Q: It seems like everyone’s social media is “public” these days. I’m looking to advance my career with a new job but I’m nervous about my prospective boss “Googling” me. I’ve heard I should make my accounts private, but I’ve also heard that no social media presence other than LinkedIn could be a red flag. What advice should I follow? How do I know what’s okay to keep public? What do hiring managers really look for or not want to see?
A: Be concerned, very concerned, about your prospective boss Googling you and checking you out on LinkedIn, Facebook, Instagram, Twitter, you name it. Potential employers are going to check you out on every form of social media they can access. If you haven’t reviewed your social media presence, do so today. Companies are not trying to find reasons not to hire you—they simply want to understand you, your activities, your judgment, and how responsible of a person you are or aren’t. Your social media practices show who you are—meaning an employer is going to have two different perceptions of you if you’re a marathon runner versus a marathon drinker, so the nature of your social media presence is very important.

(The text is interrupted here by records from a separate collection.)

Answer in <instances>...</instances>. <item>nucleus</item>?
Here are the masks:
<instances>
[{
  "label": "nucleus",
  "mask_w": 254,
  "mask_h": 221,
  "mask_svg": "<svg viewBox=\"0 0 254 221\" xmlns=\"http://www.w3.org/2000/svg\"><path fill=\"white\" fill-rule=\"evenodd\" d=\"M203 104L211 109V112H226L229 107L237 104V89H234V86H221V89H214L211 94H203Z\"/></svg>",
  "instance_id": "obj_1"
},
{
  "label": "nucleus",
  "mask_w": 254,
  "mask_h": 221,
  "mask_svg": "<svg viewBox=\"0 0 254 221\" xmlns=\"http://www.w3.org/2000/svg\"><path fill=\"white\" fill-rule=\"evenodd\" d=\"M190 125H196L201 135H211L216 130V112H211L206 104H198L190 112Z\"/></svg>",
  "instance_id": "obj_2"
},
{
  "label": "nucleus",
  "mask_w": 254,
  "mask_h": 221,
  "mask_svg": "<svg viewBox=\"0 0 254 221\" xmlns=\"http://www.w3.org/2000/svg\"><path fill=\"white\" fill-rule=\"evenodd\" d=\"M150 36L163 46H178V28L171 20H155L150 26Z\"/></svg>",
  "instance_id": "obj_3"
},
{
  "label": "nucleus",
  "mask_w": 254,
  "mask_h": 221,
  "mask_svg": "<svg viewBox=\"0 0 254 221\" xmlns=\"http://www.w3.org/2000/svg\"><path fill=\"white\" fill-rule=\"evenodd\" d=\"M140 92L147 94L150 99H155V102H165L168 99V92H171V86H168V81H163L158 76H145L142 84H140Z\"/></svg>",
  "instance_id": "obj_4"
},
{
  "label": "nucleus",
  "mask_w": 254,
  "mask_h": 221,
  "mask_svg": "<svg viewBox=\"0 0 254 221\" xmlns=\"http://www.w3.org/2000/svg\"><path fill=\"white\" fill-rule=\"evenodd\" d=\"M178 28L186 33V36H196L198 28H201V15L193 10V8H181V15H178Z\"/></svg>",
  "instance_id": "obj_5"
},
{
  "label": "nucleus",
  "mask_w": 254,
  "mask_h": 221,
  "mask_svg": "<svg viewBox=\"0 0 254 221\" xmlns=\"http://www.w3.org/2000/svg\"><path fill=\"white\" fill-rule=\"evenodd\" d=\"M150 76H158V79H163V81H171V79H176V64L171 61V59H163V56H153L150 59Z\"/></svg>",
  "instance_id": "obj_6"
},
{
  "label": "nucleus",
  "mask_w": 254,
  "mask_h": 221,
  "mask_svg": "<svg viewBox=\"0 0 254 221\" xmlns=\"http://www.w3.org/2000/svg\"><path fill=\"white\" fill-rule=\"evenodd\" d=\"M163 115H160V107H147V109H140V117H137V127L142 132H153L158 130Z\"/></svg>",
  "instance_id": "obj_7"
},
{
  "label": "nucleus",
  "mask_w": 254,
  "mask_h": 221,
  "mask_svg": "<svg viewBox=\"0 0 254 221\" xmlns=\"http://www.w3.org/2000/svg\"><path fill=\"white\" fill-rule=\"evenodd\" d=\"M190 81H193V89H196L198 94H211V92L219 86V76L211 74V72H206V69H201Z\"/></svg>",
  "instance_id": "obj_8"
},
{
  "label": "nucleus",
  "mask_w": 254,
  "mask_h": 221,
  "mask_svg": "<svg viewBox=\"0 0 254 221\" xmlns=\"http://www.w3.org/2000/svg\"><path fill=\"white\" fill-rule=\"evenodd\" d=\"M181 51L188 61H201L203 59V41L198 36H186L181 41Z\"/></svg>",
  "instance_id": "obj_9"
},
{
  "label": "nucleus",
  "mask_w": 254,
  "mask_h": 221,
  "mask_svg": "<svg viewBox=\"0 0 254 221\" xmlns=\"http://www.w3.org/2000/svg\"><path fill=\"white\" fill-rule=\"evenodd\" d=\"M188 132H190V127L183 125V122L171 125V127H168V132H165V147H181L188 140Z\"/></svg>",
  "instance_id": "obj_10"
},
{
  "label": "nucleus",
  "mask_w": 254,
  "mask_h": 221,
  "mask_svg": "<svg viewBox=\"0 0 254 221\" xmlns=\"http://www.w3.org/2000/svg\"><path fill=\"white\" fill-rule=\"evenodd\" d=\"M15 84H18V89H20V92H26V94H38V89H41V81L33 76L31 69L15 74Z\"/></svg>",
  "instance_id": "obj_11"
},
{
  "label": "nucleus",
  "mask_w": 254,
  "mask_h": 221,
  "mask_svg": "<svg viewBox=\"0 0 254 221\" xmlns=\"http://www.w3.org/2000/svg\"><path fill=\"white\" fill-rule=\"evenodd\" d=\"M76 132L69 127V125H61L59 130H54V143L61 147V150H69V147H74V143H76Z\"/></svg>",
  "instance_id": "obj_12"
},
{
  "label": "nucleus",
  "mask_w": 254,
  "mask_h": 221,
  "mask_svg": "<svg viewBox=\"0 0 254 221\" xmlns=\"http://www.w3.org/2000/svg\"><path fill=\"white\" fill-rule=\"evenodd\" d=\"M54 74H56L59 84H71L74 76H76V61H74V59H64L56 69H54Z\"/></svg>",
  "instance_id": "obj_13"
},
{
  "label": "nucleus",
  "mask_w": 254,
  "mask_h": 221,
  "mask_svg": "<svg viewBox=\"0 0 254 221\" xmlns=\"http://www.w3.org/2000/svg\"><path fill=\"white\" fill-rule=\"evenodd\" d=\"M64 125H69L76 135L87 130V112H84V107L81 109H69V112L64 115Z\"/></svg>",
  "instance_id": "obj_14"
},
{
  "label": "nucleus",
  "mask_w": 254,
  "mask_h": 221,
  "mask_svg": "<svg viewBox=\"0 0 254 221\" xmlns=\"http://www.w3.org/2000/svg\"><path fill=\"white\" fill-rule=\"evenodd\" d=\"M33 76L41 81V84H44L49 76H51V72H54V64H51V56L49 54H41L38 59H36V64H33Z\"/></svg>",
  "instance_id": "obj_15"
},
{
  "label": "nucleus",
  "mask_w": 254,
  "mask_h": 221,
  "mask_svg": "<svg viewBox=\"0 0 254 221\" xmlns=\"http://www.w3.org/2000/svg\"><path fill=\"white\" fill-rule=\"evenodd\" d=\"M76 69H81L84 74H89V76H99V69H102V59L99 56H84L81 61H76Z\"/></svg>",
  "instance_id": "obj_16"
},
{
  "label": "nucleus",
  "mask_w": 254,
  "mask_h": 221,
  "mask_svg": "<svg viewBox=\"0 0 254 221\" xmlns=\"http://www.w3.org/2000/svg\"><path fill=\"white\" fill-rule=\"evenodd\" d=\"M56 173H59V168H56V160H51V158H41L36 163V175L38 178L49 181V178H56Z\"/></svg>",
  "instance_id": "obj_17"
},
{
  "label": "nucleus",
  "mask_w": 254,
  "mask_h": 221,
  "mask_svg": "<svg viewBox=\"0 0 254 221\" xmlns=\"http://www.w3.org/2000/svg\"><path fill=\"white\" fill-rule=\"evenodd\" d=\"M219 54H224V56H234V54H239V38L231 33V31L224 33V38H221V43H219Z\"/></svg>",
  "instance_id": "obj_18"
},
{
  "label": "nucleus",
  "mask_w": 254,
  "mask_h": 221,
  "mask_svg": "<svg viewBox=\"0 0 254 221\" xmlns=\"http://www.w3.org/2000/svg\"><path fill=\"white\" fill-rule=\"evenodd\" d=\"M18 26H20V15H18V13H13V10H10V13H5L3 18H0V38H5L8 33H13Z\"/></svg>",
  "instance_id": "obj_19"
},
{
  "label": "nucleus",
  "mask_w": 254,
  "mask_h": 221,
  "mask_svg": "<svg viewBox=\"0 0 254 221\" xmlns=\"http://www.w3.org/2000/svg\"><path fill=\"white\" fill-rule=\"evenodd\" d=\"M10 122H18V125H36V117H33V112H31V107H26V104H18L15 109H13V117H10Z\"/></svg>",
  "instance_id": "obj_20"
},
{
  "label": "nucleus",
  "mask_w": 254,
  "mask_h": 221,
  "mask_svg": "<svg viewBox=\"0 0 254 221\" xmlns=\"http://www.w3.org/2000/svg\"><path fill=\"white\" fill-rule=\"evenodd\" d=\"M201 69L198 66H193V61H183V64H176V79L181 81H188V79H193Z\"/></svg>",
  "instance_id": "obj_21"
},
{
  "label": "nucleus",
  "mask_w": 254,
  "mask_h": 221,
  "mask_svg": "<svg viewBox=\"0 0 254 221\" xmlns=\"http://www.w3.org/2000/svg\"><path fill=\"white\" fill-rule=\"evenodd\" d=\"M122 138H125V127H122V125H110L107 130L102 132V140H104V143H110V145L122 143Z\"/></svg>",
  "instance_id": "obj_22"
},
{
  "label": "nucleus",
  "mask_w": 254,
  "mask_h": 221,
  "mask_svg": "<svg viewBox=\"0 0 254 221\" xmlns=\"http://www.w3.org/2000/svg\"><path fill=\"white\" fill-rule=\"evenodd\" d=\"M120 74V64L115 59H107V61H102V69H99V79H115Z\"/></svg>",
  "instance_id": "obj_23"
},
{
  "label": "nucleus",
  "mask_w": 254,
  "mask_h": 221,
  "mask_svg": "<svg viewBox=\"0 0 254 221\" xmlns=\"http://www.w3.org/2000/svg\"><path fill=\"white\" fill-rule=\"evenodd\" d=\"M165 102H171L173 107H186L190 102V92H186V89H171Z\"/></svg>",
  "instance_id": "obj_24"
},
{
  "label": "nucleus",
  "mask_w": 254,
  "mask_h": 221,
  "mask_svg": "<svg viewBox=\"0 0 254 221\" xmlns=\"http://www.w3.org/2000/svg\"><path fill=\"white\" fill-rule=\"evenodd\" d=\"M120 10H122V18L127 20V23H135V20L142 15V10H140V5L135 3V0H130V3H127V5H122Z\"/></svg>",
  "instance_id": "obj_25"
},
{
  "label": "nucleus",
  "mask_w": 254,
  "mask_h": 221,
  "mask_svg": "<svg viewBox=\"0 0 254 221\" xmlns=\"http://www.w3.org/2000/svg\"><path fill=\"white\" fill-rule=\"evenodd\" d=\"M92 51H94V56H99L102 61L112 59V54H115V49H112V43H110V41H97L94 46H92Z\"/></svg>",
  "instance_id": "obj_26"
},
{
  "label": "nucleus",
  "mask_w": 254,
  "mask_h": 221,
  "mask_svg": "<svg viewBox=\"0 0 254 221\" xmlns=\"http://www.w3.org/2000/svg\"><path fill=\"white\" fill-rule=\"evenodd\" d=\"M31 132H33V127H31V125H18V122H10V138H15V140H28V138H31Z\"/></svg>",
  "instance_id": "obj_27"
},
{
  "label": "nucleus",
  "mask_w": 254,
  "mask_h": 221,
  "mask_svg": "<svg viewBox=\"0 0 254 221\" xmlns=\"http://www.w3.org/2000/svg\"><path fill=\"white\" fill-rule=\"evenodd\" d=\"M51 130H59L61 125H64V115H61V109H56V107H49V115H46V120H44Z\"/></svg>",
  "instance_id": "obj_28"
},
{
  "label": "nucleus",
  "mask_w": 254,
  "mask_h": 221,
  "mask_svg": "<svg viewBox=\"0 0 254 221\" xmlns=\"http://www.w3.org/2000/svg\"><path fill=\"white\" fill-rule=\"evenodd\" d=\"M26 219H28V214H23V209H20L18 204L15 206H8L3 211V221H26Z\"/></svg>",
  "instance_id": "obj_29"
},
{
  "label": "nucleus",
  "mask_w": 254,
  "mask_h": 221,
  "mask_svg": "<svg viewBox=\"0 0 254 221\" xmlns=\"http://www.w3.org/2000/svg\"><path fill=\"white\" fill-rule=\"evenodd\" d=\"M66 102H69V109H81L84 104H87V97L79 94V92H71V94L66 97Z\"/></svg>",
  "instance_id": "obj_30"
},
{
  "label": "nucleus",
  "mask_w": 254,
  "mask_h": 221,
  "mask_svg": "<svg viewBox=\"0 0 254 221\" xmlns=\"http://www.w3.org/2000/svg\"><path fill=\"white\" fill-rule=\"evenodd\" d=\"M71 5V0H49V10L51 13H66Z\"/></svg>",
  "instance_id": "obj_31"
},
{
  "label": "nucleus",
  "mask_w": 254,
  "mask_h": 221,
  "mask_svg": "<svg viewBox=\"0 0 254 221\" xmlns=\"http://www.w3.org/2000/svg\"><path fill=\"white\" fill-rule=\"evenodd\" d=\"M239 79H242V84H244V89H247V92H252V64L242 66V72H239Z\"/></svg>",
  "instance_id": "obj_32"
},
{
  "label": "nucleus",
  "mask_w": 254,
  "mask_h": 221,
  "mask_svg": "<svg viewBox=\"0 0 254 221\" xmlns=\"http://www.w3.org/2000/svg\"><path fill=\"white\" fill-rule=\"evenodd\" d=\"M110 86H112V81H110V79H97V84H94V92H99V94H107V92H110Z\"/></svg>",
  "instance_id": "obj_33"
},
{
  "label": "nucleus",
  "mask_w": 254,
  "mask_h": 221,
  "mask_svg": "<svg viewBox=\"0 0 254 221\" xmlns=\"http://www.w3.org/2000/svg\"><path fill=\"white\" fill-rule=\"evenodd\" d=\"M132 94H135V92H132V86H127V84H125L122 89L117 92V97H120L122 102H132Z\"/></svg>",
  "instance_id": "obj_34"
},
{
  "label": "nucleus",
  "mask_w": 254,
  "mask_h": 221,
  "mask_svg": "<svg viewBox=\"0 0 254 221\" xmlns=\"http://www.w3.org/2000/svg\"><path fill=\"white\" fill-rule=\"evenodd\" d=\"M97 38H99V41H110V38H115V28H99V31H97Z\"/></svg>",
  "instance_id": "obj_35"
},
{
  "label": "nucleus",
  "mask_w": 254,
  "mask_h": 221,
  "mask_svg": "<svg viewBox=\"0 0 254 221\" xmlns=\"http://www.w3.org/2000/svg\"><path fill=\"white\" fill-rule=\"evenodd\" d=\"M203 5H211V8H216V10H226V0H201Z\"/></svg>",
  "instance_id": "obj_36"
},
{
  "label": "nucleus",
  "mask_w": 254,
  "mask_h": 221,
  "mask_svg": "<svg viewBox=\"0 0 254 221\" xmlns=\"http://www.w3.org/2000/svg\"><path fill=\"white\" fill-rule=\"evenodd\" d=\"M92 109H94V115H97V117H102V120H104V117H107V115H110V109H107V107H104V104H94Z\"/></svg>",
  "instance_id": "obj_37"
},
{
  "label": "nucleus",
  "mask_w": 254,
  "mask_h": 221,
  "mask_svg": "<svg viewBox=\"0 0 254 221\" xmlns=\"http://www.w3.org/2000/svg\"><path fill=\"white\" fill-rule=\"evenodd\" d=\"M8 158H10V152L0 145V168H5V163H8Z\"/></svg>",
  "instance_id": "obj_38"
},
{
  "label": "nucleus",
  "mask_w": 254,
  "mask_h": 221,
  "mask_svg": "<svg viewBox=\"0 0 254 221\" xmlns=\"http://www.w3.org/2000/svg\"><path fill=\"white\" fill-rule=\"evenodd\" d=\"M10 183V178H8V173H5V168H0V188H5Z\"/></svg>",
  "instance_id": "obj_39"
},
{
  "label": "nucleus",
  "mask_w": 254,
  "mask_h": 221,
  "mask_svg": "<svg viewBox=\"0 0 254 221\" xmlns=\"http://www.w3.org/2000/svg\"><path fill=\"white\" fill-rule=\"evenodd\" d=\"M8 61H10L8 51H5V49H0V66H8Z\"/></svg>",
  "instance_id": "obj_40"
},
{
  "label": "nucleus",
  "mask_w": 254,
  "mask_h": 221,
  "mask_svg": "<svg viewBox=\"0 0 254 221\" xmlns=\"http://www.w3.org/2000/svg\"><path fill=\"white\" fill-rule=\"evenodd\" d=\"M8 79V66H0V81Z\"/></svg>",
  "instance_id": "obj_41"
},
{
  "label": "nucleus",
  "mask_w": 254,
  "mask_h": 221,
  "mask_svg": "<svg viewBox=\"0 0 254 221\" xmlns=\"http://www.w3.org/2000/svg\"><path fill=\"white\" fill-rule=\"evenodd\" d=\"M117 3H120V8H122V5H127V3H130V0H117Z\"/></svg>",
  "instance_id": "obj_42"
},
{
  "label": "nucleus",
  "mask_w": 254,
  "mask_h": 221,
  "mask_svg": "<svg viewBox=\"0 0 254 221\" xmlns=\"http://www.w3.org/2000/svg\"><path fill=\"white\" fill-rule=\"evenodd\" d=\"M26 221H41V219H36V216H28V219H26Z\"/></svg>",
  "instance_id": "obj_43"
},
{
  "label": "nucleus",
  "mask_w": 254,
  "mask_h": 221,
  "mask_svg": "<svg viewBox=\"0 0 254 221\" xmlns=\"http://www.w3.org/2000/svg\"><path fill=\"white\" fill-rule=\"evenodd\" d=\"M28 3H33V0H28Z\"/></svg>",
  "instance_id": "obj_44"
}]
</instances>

A good practice is to keep all accounts private except LinkedIn. Eliminate concerns about Facebook or Instagram that show you and the red Solo cup in college, the last ten bachelor or bachelorette parties, motorcycle racing, or anything else that demonstrates a regular itinerary of risky behaviors—any questionable behaviors on a regular basis are what people are going to worry about. Regularly review security settings; they are changing all the time. And please believe what you have heard—nothing online is really private, but take immediate action to mark it as private as you can.
LinkedIn is the most acceptable social media for business and professional use, and that’s where you should be. Your presence on LinkedIn becomes more important because prospective employers are going to look at how many connections you have, who you are connected to, and your job history and descriptions. This “Real Estate” can be enhanced with some focused effort to showcase the skills you want to use, and your areas of interest. You can add presentations you have done, professional associations, samples of writing, and interact with content that’s important to you and your industry—all things to impress the recruiter and hiring manager so much that they don’t need to go elsewhere to see more of your online life.

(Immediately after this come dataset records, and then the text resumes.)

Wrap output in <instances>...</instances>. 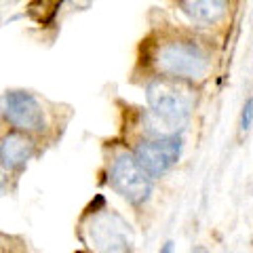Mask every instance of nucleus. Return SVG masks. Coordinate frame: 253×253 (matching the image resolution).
Returning <instances> with one entry per match:
<instances>
[{
    "instance_id": "obj_1",
    "label": "nucleus",
    "mask_w": 253,
    "mask_h": 253,
    "mask_svg": "<svg viewBox=\"0 0 253 253\" xmlns=\"http://www.w3.org/2000/svg\"><path fill=\"white\" fill-rule=\"evenodd\" d=\"M144 70L152 76L179 78L201 83L209 76L213 59L211 51L186 32H156L141 44Z\"/></svg>"
},
{
    "instance_id": "obj_2",
    "label": "nucleus",
    "mask_w": 253,
    "mask_h": 253,
    "mask_svg": "<svg viewBox=\"0 0 253 253\" xmlns=\"http://www.w3.org/2000/svg\"><path fill=\"white\" fill-rule=\"evenodd\" d=\"M146 99L156 121L169 131H175L181 129L194 112L196 86L179 78L152 76V81L146 84Z\"/></svg>"
},
{
    "instance_id": "obj_3",
    "label": "nucleus",
    "mask_w": 253,
    "mask_h": 253,
    "mask_svg": "<svg viewBox=\"0 0 253 253\" xmlns=\"http://www.w3.org/2000/svg\"><path fill=\"white\" fill-rule=\"evenodd\" d=\"M86 241L97 251H131L133 249V230L123 215L101 205V209L93 207L84 226Z\"/></svg>"
},
{
    "instance_id": "obj_4",
    "label": "nucleus",
    "mask_w": 253,
    "mask_h": 253,
    "mask_svg": "<svg viewBox=\"0 0 253 253\" xmlns=\"http://www.w3.org/2000/svg\"><path fill=\"white\" fill-rule=\"evenodd\" d=\"M110 186L126 203L139 207L148 201L150 192H152V177L144 171L133 152H121L110 167Z\"/></svg>"
},
{
    "instance_id": "obj_5",
    "label": "nucleus",
    "mask_w": 253,
    "mask_h": 253,
    "mask_svg": "<svg viewBox=\"0 0 253 253\" xmlns=\"http://www.w3.org/2000/svg\"><path fill=\"white\" fill-rule=\"evenodd\" d=\"M0 114L13 129L30 133V135L44 133L46 126H49L42 104L30 91H19V89L6 91L0 97Z\"/></svg>"
},
{
    "instance_id": "obj_6",
    "label": "nucleus",
    "mask_w": 253,
    "mask_h": 253,
    "mask_svg": "<svg viewBox=\"0 0 253 253\" xmlns=\"http://www.w3.org/2000/svg\"><path fill=\"white\" fill-rule=\"evenodd\" d=\"M181 154V137L179 135H158L150 139H141L133 148V156L144 167L152 179L163 177L169 169L175 167Z\"/></svg>"
},
{
    "instance_id": "obj_7",
    "label": "nucleus",
    "mask_w": 253,
    "mask_h": 253,
    "mask_svg": "<svg viewBox=\"0 0 253 253\" xmlns=\"http://www.w3.org/2000/svg\"><path fill=\"white\" fill-rule=\"evenodd\" d=\"M36 152V141L30 137V133L11 131L0 139V165L6 171H19L32 161Z\"/></svg>"
},
{
    "instance_id": "obj_8",
    "label": "nucleus",
    "mask_w": 253,
    "mask_h": 253,
    "mask_svg": "<svg viewBox=\"0 0 253 253\" xmlns=\"http://www.w3.org/2000/svg\"><path fill=\"white\" fill-rule=\"evenodd\" d=\"M177 6L196 26H217L228 15V0H177Z\"/></svg>"
},
{
    "instance_id": "obj_9",
    "label": "nucleus",
    "mask_w": 253,
    "mask_h": 253,
    "mask_svg": "<svg viewBox=\"0 0 253 253\" xmlns=\"http://www.w3.org/2000/svg\"><path fill=\"white\" fill-rule=\"evenodd\" d=\"M251 125H253V97H249L247 101H245V106H243V112H241V133H247L251 129Z\"/></svg>"
},
{
    "instance_id": "obj_10",
    "label": "nucleus",
    "mask_w": 253,
    "mask_h": 253,
    "mask_svg": "<svg viewBox=\"0 0 253 253\" xmlns=\"http://www.w3.org/2000/svg\"><path fill=\"white\" fill-rule=\"evenodd\" d=\"M161 251H163V253H169V251H173V243H171V241H169V243H165V247H163Z\"/></svg>"
},
{
    "instance_id": "obj_11",
    "label": "nucleus",
    "mask_w": 253,
    "mask_h": 253,
    "mask_svg": "<svg viewBox=\"0 0 253 253\" xmlns=\"http://www.w3.org/2000/svg\"><path fill=\"white\" fill-rule=\"evenodd\" d=\"M59 2H63V0H59Z\"/></svg>"
}]
</instances>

Everything about your online profile creates the opportunity for people to form a perception. In terms of Google, you should certainly see what comes up for you, though you may have a limited impact on what’s there. But for your own accounts, you have control and need to exercise it judiciously. Before you post think, “What’s the perception that may give a hiring manager?” Does it put you or your candidacy at risk? As unfair as that may be, that’s the question to ask. Even if you think, “I don’t care, it’s who I am,” be able to say that from the position of having the job. Not everybody needs to know everything about you. You need to be in control of your own information, and you can let more people in later.
Not having a social media presence other than LinkedIn is not a red flag. Professional behavior is being recognized as more and more important in social media, and so is having a line between what’s public and what’s private.